> **SUPPLIED PASSAGE**:

____

Inference Callable Design

This document provides guidelines for creating an inference callable for PyTriton, which serves as the entry point for handling inference requests.

Inference Callable

The inference callable is an entry point for handling inference requests. The interface of the inference callable assumes it receives a list of requests as dictionaries, where each dictionary represents one request mapping model input names to NumPy ndarrays.

There are two common implementations for inference callables:

Functions:

import numpy as np
from typing import Dict, List

def infer_fn(requests: List[Dict[str, np.ndarray]]) -> List[Dict[str, np.ndarray]]:
    ...

Class:

import numpy as np
from typing import Dict, List

class InferCallable:

    def __call__(self, requests: List[Dict[str, np.ndarray]]) -> List[Dict[str, np.ndarray]]:
       ...

To use the inference callable with PyTriton, it must be bound to a Triton server instance using the bind method:

import numpy as np
from pytriton.triton import Triton
from pytriton.model_config import ModelConfig, Tensor

with Triton() as triton:
    triton.bind(
        model_name="MyInferenceFn",
        infer_func=infer_fn,
        inputs=[Tensor(shape=(1, ), dtype=np.float32)],
        outputs=[Tensor(shape=(1, ), dtype=np.float32)],
        config=ModelConfig(max_batch_size=8)
    )

    infer_callable = InferCallable()
    triton.bind(
        model_name="MyInferenceCallable",
        infer_func=infer_callable,
        inputs=[Tensor(shape=(1, ), dtype=np.float32)],
        outputs=[Tensor(shape=(1, ), dtype=np.float32)],
        config=ModelConfig(max_batch_size=8)
    )

For more information on serving the inference callable, refer to the Loading models section on Deploying Models page.

____

> **DATA EXTRACT**:
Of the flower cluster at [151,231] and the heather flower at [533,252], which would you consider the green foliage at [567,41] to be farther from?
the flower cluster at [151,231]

____

> **WORK TO DO**:
1. In the inference callable guide, write out again the part that opens with the words containing "Inference Callable Design" and closes with "to NumPy ndarrays.", swapping "inference requests" for "prediction requests".
2. Answer these from the inference callable guide:
(a) In each request dictionary, what are model input names mapped to?
(b) Which method binds the inference callable to a Triton server instance?
(c) What model name is given when the InferCallable instance is bound?
The listing is separate material and has no connection to the inference callable guide.

> **ANSWERS TO THE EXERCISES**:
1.
Inference Callable Design

This document provides guidelines for creating an inference callable for PyTriton, which serves as the entry point for handling prediction requests.

Inference Callable

The inference callable is an entry point for handling prediction requests. The interface of the inference callable assumes it receives a list of requests as dictionaries, where each dictionary represents one request mapping model input names to NumPy ndarrays.

2.
(a) NumPy ndarrays
(b) The bind method
(c) "MyInferenceCallable"